Did you see it? It wasn't total where I was, but it produced visible effects, and I managed to photograph a few. What you cannot see in the photographs, however, is that it became noticeably dimmer than usual at the eclipse's height, and a bit cooler in the moon's penumbra. It was an interesting event — yes, only interesting, not thoroughly amazing as I am sure it was for those who were lucky enough to be in the path of totality.
I have never seen a total eclipse of the sun; however, I did once see an annular eclipse. That was on 10 May 1994. It was visible over Toronto, and we were told that the farther south we went, the more central the moon would appear on the sun's face. We were at the edge of the path of annularity, you see. In the city's more northerly neighbourhoods, it was a mere partial eclipse. The parallax was actually so fine that a few kilometres made that difference. I went chasing it on foot from central Scarborough, and reached as far south as the railway bridge over McCowan Road just south of Eglinton Avenue (here: 43.736307, -79.236994). That is where I was when the eclipse reached its height. The weather, though, was not favourable — or was it? There were thin clouds covering the sun, and this made it possible to look straight at the eclipse, which of course they tell everyone never to do, lest one blind oneself. You have seen the sun when there is that kind of weather, looking like a white disk in the sky. Well, what I saw then was a luminous ring shining in the sky through the clouds. That was the sun with the moon rather rudely getting in the way. The ring only lasted a few minutes, of course. I got no pictures of that one, though.

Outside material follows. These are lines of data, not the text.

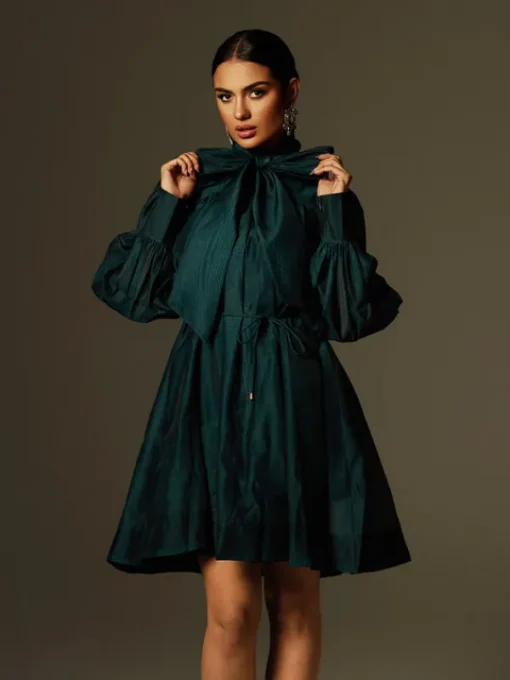 Dresses | Mini Dresses*Mew Mews Fashion Caelan Long Sleeve Lace Up Mini Dress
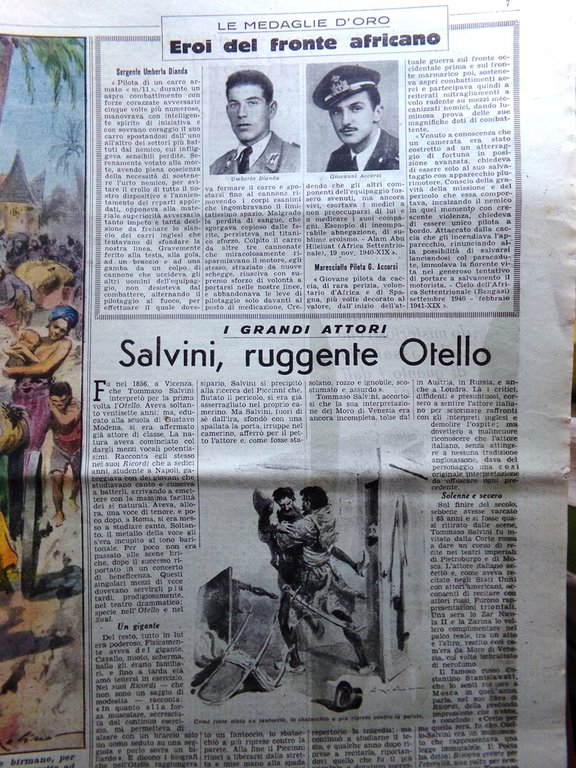 La Domenica del Corriere 1 Marzo 1942 WW2 Singapore Salvini …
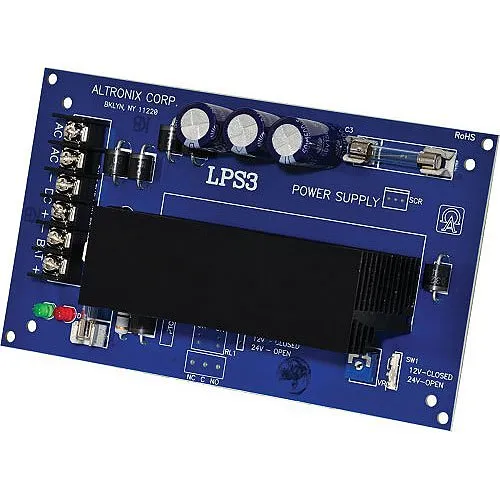 Altronix LPS3R Linear Power Supply Charger with AC FAIL NC, C, NO Terminals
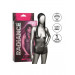 Боди-сетка в стразах с капюшоном CalExotic Hooded Deep V Bodysuit, черный
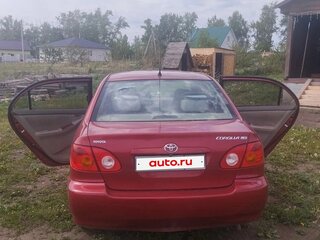 2003 Toyota Corolla IX (E120, E130), красный, 530000 рублей, вид 5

Anyway, the eclipse of 21 August 2017 was a different story. The weather locally was clear, and I got a good view, although never looking straight at it. I mostly enjoyed the effects that were visible on the ground. Have a look at the little album that I have put together and you will see what I mean. There are pictures looking straight at the sun, though. Those were accomplished using a blackened negative (remember photochemical photography?); I was willing to risk the camera's eyesight, but not my own. The blackened negative method is not good enough for human eyes, after all.